▸ **EXERCISE DETAILS**
Copy out all the records exactly.

▸ **SUPPLIED MATERIAL**
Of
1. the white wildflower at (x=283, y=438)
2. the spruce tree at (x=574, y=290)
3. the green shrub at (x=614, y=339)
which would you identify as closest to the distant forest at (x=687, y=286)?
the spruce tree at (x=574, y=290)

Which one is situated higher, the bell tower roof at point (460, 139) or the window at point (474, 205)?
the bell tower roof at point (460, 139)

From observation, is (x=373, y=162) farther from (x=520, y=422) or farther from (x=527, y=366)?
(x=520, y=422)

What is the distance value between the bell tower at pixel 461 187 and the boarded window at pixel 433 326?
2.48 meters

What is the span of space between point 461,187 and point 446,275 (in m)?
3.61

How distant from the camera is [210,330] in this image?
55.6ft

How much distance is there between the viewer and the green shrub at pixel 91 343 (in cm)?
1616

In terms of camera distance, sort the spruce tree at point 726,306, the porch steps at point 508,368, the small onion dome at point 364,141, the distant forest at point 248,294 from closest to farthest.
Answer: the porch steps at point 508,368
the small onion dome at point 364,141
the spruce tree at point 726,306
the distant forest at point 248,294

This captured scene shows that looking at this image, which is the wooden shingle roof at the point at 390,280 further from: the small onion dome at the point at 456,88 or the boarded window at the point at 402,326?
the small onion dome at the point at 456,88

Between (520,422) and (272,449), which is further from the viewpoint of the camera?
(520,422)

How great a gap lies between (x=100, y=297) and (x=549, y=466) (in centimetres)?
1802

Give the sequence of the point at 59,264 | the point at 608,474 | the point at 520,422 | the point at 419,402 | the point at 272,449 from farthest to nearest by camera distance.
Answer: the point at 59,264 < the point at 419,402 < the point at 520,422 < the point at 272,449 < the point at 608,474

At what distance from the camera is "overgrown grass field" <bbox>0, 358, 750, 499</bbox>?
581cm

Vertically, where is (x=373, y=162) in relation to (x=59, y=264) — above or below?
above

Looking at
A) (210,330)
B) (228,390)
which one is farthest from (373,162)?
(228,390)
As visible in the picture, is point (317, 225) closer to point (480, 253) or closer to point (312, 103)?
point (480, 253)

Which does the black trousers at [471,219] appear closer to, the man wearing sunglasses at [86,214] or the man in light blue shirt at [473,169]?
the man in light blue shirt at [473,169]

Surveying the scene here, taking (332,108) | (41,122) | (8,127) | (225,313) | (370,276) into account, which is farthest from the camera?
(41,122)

▸ **CORRECT OUTPUT**
Of
1. the white wildflower at (x=283, y=438)
2. the spruce tree at (x=574, y=290)
3. the green shrub at (x=614, y=339)
which would you identify as closest to the distant forest at (x=687, y=286)?
the spruce tree at (x=574, y=290)

Which one is situated higher, the bell tower roof at point (460, 139) or the window at point (474, 205)?
the bell tower roof at point (460, 139)

From observation, is (x=373, y=162) farther from (x=520, y=422) or farther from (x=527, y=366)?
(x=520, y=422)

What is the distance value between the bell tower at pixel 461 187 and the boarded window at pixel 433 326?
2.48 meters

What is the span of space between point 461,187 and point 446,275 (in m)?
3.61

How distant from the camera is [210,330] in this image?
55.6ft

How much distance is there between the viewer and the green shrub at pixel 91 343 (in cm)?
1616

In terms of camera distance, sort the spruce tree at point 726,306, the porch steps at point 508,368, the small onion dome at point 364,141, the distant forest at point 248,294 from closest to farthest.
Answer: the porch steps at point 508,368
the small onion dome at point 364,141
the spruce tree at point 726,306
the distant forest at point 248,294

This captured scene shows that looking at this image, which is the wooden shingle roof at the point at 390,280 further from: the small onion dome at the point at 456,88 or the boarded window at the point at 402,326?
the small onion dome at the point at 456,88

Between (520,422) and (272,449), which is further from the viewpoint of the camera?
(520,422)

How great a gap lies between (x=100, y=297) and (x=549, y=466) (in centimetres)?
1802

Give the sequence of the point at 59,264 | the point at 608,474 | the point at 520,422 | the point at 419,402 | the point at 272,449 from farthest to nearest by camera distance.
Answer: the point at 59,264 < the point at 419,402 < the point at 520,422 < the point at 272,449 < the point at 608,474

At what distance from the camera is "overgrown grass field" <bbox>0, 358, 750, 499</bbox>?
581cm

Vertically, where is (x=373, y=162) in relation to (x=59, y=264) — above or below?
above

Looking at
A) (210,330)
B) (228,390)
which one is farthest from (373,162)?
(228,390)
As visible in the picture, is point (317, 225) closer to point (480, 253) or closer to point (312, 103)?
point (480, 253)

Which does the black trousers at [471,219] appear closer to, the man wearing sunglasses at [86,214] or the man in light blue shirt at [473,169]?
the man in light blue shirt at [473,169]

Surveying the scene here, taking (332,108) | (41,122) | (8,127) | (225,313) | (370,276) into account, which is farthest from the camera?
(41,122)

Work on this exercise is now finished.